Very legitimate macro argument, but one might argue that if oil shoots to $120 a barrel then the people who “need” additional wages the most are those on the bottom of the ladder.
I was under the assumption as an Economics major that companies would be way more selective of new employees because of the increase of wages. This could lead to better service at a McDonald’s.
You do not see your wages as an indication of the value your employer places on your service?
If you are not valued, but a burden no matter what you do, why should you care about the quality of your service when no matter your effort it is not valued.
If there were value there, they’d be doing it already.
It could be value-destroying to do it, but it’s a likely outcome if wages are exogenously increased dramatically.

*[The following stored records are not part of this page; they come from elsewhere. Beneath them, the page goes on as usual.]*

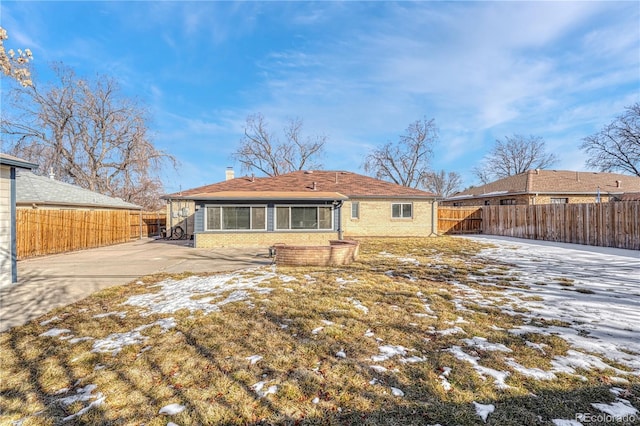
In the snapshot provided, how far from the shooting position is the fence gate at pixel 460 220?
20609 millimetres

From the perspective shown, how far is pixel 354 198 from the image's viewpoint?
1848 centimetres

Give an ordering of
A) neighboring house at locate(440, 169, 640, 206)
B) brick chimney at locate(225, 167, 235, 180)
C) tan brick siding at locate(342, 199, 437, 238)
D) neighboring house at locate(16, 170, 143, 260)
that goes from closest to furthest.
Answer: neighboring house at locate(16, 170, 143, 260), tan brick siding at locate(342, 199, 437, 238), brick chimney at locate(225, 167, 235, 180), neighboring house at locate(440, 169, 640, 206)

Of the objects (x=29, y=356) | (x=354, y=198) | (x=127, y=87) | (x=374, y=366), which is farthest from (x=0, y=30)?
(x=127, y=87)

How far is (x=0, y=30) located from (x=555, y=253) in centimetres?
1664

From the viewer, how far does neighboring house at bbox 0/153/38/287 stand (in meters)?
6.45

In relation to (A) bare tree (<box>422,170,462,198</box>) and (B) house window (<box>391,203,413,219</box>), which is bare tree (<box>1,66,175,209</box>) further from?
(A) bare tree (<box>422,170,462,198</box>)

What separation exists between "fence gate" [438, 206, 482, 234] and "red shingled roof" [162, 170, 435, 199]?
10.2 ft

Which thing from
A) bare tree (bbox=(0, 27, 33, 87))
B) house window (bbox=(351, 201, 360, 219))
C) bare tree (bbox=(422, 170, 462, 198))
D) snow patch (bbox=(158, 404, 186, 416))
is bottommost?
snow patch (bbox=(158, 404, 186, 416))

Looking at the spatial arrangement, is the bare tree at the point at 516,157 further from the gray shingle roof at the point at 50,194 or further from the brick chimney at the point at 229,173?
the gray shingle roof at the point at 50,194

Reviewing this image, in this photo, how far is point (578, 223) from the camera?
45.4 feet

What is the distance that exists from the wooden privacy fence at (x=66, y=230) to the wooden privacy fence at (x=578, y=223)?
2420 centimetres

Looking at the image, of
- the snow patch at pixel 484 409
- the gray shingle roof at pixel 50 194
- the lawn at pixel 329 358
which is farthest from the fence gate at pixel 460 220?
the gray shingle roof at pixel 50 194

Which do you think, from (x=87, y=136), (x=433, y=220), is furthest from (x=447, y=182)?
(x=87, y=136)

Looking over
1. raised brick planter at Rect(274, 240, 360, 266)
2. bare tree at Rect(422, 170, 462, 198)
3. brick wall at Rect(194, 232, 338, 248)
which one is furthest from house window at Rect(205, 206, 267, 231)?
bare tree at Rect(422, 170, 462, 198)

It’s like with people complaining about airline service: it used to be better in some ways, but all we care about when buying a plane ticket is the price, so service used to be inefficiently good.
Not necessarily.
The most profitable outcome might be crappy service at cheap wages, but the next most profitable might be decent service at high wages. If the first outcome is outlawed you might as well go to the second one, instead of the worst option of crappy service at high wages.
Because turn over is fairly high at McDonalds you should see an impact there quicker than in most places.
That assumes that employers who pay minimum wage are perfectly informed about the response of the workers. Surely there are cases where they are penny rich, dollar poor. Walmart, for example, pays slightly above the minimum wage in order to attract better workers. Why don’t others do this?
The McDonald’s that remain open might do that.
Or they might know their customers only care about price, and automate.
Look at how much the dollar menu mattered.
Also, as a large chain of restaurants, do you want to compete on service, really? I’m not so sure that’s easily done.
Did you know that the relative performance of the S&P Restaurant industry has a positive correlation with real wages and changes in the minimum wage does not appear to have any impact on the relative performance of restaurant stocks.
I appears that the demand impact of higher incomes from higher minimum wages is greater than the negative impact on margins.
At our middlebrow bar in Oakland (min $12.25), we installed a self-order kiosk and bought some little devices that vibrate when your order’s ready. We have a cook and a bartender.
And we fired all the floor staff who, to your point, are now eating Yum! Brands drek instead of nicer places, presumably. Good for the S&P I guess.
“S&P Restaurant industry has a positive correlation with real wages”
People eat out more as they make more money.
Wow. Amazing.
Doesn’t say where they eat or what they order or why.
McD is struggling because of the dollar menu and poor service, that might be related to staff, but I doubt it.
They may be losing to fast casual where “no tipping” = 15% discount and better food.
Yes, ‘efficiency wages’. Some companies use the strategy of paying above market rate for a better, more productive class of employee. But there’s no guarantee that customers will value the improved service by as much as it costs (and price-sensitive McDonald’s customers are probably the right target market for exceptional-but-more-costly customer service). And note that it doesn’t work if everybody does it (obviously *everybody* can’t be paying above market rates). If the minimum wage is $15/hr, then paying somebody $15/hr no longer gets you a better-than-average worker (unless, of course, you assume that the $15 minimum increases unemployment enough that workers become grateful for any job at all — in which case, uh oh).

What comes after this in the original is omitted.